▶ **SELECTED EXTRACT**
====
Contributor: Congress Must Act to Stop America’s Amputation Epidemic

The Amputation Reduction and Compassion Act (H.R. 2631) would ensure that Medicare and Medicaid both cover peripheral artery disease screening for at-risk beneficiaries without the cost-sharing requirements that could make some patients balk at seeking care.

As our health care system works to address the many disparities and inequities that Americans of color—particularly Black, Hispanic, and Native Americans—continue to face, there remains too little understanding of our nation’s amputation epidemic. Over the past 2 years, the pandemic has brought attention to the health disparities that continue to affect people from racial and ethnic minority groups. Although some policymakers encourage action through health education, early detection, and control of disease complication, the systematic inequities that result in unnecessary and senseless amputations must be addressed.

Each year, surgeons perform some 200,000 nontraumatic amputations, due primarily to peripheral artery disease (PAD), an all-too-common complication of diabetes, kidney disease, and chronic hypertension. For the 20 million Americans living with PAD, it will become increasingly difficult for oxygen to reach the legs and feet due to plaque building up in a person’s arteries—unless the chronic condition is diagnosed and treated early. Without medical intervention, amputation will become the only option for a high number of individuals, many of whom don’t even find out they have PAD until it’s too late to save their limbs.
====
Saved entries
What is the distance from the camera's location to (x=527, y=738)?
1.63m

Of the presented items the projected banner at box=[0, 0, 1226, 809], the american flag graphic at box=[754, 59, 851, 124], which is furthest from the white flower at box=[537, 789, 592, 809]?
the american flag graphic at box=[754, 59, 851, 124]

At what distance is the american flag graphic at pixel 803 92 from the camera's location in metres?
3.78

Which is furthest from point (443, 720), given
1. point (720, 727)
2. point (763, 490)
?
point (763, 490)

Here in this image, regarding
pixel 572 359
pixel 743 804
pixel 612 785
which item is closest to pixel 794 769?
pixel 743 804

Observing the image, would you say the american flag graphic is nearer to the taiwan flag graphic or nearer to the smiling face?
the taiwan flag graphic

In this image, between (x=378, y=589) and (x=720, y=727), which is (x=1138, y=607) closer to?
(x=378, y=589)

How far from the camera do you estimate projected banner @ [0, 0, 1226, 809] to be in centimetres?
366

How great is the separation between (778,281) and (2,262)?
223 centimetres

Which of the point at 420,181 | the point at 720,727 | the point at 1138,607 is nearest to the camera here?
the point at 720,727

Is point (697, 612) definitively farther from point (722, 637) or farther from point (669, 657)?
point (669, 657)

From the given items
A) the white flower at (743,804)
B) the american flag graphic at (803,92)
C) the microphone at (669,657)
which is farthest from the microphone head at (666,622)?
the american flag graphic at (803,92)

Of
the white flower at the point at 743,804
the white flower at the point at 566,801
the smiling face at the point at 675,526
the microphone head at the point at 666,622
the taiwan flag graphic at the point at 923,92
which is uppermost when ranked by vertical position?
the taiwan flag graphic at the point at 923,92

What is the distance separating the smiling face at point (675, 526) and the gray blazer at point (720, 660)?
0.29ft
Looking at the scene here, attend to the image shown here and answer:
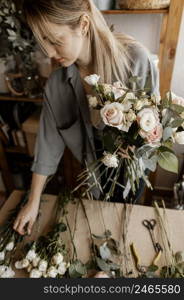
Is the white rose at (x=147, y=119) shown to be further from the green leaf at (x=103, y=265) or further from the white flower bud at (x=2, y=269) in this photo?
the white flower bud at (x=2, y=269)

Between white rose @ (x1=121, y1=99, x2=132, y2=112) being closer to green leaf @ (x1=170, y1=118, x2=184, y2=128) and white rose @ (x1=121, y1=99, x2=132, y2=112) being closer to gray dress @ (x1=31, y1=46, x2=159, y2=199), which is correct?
green leaf @ (x1=170, y1=118, x2=184, y2=128)

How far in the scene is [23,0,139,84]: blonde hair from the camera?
0.72 metres

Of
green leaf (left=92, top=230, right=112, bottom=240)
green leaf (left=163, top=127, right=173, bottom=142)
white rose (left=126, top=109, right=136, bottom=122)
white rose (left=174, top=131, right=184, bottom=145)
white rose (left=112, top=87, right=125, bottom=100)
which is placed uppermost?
white rose (left=112, top=87, right=125, bottom=100)

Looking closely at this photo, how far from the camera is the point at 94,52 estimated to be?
91cm

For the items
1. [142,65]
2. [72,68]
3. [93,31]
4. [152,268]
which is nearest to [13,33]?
[72,68]

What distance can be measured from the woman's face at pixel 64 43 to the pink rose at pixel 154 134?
41cm

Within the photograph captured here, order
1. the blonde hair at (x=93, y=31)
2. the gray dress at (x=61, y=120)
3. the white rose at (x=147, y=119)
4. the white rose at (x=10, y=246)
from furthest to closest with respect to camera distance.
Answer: the gray dress at (x=61, y=120) → the white rose at (x=10, y=246) → the blonde hair at (x=93, y=31) → the white rose at (x=147, y=119)

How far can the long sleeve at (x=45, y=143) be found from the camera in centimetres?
104

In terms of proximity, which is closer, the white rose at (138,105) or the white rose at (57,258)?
the white rose at (138,105)

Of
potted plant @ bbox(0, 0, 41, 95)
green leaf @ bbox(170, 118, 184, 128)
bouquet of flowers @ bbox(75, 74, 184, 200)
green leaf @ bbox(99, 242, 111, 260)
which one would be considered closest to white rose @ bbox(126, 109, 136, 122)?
bouquet of flowers @ bbox(75, 74, 184, 200)

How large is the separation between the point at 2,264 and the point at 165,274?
0.53 metres

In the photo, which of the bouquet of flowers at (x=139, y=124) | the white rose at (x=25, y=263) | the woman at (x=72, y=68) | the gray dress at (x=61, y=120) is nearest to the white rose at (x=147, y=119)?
the bouquet of flowers at (x=139, y=124)

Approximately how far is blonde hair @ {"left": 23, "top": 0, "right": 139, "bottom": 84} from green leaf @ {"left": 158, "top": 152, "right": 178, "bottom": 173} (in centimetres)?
38

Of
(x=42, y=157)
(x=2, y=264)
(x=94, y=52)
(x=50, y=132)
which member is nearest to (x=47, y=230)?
(x=2, y=264)
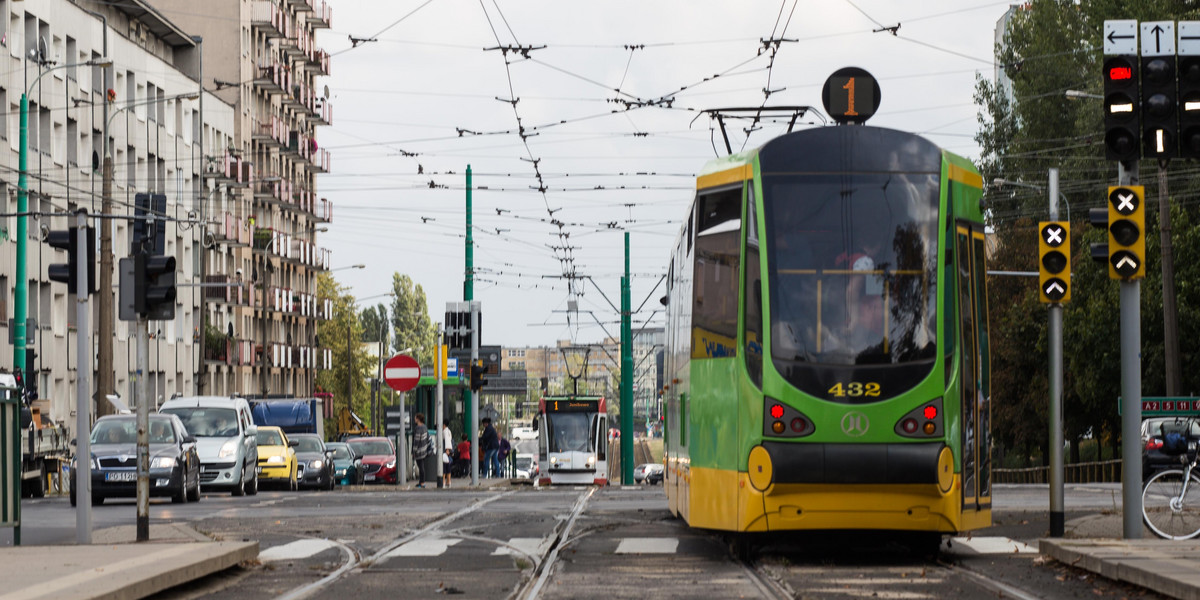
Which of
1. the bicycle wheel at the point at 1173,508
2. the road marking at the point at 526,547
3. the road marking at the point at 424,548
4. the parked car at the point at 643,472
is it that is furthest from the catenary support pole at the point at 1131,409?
the parked car at the point at 643,472

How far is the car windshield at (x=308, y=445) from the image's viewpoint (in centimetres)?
4703

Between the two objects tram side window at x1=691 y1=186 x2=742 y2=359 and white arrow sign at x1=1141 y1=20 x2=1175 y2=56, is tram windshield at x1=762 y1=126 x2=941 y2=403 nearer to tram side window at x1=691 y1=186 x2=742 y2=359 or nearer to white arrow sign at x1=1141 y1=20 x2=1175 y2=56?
tram side window at x1=691 y1=186 x2=742 y2=359

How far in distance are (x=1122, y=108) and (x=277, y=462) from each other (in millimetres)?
28896

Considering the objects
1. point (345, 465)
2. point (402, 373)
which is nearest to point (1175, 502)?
point (402, 373)

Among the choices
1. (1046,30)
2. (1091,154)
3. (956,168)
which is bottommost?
(956,168)

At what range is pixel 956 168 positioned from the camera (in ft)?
54.6

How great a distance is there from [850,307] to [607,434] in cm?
4482

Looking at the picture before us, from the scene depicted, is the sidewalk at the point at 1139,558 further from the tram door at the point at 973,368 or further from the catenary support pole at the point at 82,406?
the catenary support pole at the point at 82,406

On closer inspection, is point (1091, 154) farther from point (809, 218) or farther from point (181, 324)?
point (809, 218)

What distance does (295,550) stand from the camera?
1888 centimetres

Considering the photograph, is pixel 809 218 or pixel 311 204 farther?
pixel 311 204

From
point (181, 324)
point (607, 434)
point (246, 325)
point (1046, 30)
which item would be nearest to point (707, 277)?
point (607, 434)

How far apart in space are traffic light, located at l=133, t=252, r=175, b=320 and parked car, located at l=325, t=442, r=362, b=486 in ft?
107

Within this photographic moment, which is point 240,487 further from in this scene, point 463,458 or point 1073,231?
point 1073,231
====
▶ **EXPLORE THE MATERIAL**
**a.** According to the amputation article, roughly how many nontraumatic amputations do surgeons perform each year?
**b.** From the amputation article, transcribe the passage starting with "As our health" and going on through "must be addressed.".

▶ **ACTIVITY ANSWERS**
**a.** Some 200,000.

**b.**
As our health care system works to address the many disparities and inequities that Americans of color—particularly Black, Hispanic, and Native Americans—continue to face, there remains too little understanding of our nation’s amputation epidemic. Over the past 2 years, the pandemic has brought attention to the health disparities that continue to affect people from racial and ethnic minority groups. Although some policymakers encourage action through health education, early detection, and control of disease complication, the systematic inequities that result in unnecessary and senseless amputations must be addressed.